(Brief descriptive captions)
# # # # # # #
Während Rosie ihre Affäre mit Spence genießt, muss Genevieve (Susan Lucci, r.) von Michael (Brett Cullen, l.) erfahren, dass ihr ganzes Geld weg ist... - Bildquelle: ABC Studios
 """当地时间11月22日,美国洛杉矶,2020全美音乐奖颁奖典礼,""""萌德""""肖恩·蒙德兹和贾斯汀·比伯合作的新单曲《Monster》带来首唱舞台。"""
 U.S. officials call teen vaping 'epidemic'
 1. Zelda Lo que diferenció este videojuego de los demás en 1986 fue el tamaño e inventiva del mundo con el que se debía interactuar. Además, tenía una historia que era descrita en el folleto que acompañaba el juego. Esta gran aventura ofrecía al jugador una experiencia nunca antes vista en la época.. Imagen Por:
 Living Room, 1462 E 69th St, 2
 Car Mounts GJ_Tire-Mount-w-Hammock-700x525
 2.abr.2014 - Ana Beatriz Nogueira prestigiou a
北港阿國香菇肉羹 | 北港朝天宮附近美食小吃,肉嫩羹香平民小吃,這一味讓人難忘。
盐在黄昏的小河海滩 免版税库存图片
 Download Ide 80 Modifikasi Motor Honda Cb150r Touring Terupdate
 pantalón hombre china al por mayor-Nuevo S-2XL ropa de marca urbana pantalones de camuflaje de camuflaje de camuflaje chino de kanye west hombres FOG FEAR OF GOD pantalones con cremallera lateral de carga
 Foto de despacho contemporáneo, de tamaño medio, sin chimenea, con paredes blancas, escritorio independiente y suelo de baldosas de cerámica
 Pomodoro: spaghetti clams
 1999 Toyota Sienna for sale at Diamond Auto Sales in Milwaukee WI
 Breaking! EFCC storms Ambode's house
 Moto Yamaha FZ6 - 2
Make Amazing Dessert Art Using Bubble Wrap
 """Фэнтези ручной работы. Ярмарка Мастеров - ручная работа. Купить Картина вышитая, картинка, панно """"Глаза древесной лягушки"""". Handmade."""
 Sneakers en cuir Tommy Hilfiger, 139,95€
# # # # # # #
For the word "tamaño", find all matching lines in the entries above and copy them out.

 1. Zelda Lo que diferenció este videojuego de los demás en 1986 fue el tamaño e inventiva del mundo con el que se debía interactuar. Además, tenía una historia que era descrita en el folleto que acompañaba el juego. Esta gran aventura ofrecía al jugador una experiencia nunca antes vista en la época.. Imagen Por:
 Foto de despacho contemporáneo, de tamaño medio, sin chimenea, con paredes blancas, escritorio independiente y suelo de baldosas de cerámica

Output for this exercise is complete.